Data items
########
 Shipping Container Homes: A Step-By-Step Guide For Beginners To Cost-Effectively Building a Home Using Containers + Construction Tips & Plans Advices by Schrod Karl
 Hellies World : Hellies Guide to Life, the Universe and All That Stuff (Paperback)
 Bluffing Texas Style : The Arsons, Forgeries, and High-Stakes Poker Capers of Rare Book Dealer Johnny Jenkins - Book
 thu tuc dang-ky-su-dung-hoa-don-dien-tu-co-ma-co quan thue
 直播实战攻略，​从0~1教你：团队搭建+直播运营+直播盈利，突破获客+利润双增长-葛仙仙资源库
########
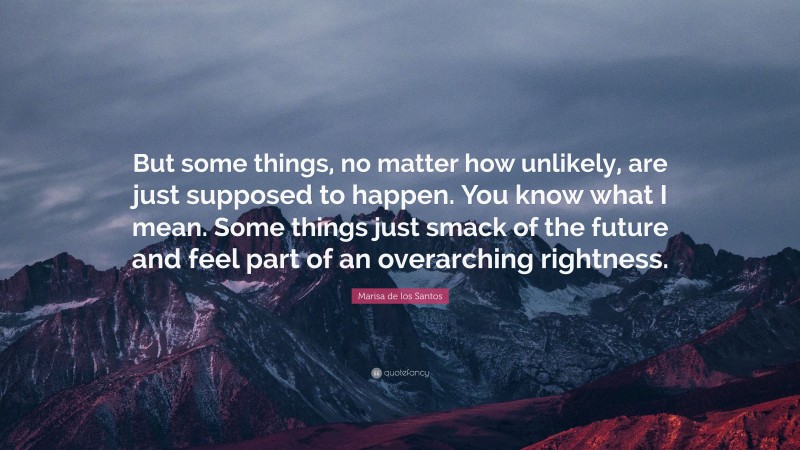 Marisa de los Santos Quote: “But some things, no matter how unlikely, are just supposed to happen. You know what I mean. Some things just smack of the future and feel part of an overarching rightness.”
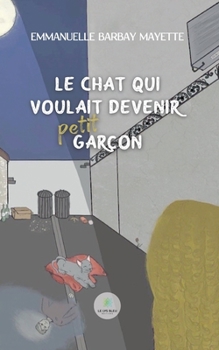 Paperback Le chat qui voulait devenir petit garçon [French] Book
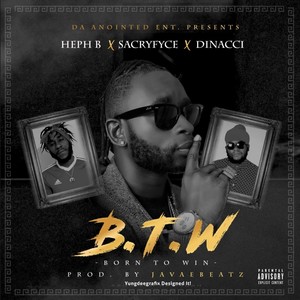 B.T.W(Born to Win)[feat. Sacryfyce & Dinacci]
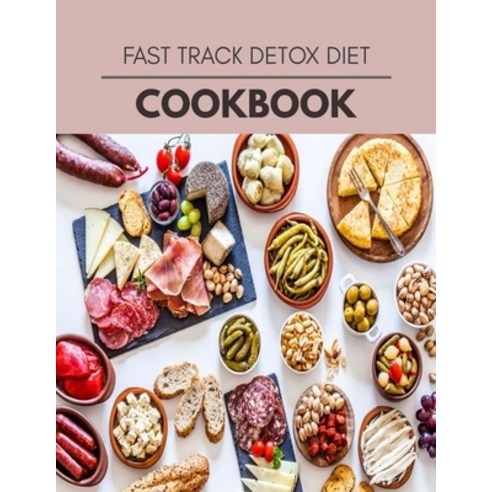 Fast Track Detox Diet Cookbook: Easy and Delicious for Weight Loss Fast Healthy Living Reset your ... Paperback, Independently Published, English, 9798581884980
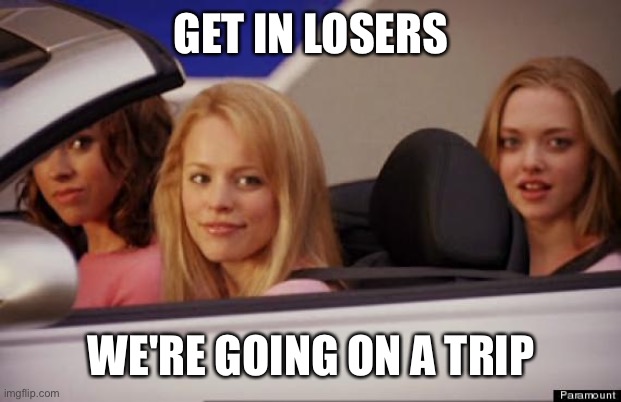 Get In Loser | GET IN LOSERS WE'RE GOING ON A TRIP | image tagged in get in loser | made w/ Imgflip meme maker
########
**Exercise directions:** Copy the stretch of data from the line containing "Shipping Container Homes: A" through the line containing "直播实战攻略，​从0~1教你", switching every "Guide" to "Handbook" and leaving everything else unchanged.

**Output for this task:**
 Shipping Container Homes: A Step-By-Step Handbook For Beginners To Cost-Effectively Building a Home Using Containers + Construction Tips & Plans Advices by Schrod Karl
 Hellies World : Hellies Handbook to Life, the Universe and All That Stuff (Paperback)
 Bluffing Texas Style : The Arsons, Forgeries, and High-Stakes Poker Capers of Rare Book Dealer Johnny Jenkins - Book
 thu tuc dang-ky-su-dung-hoa-don-dien-tu-co-ma-co quan thue
 直播实战攻略，​从0~1教你：团队搭建+直播运营+直播盈利，突破获客+利润双增长-葛仙仙资源库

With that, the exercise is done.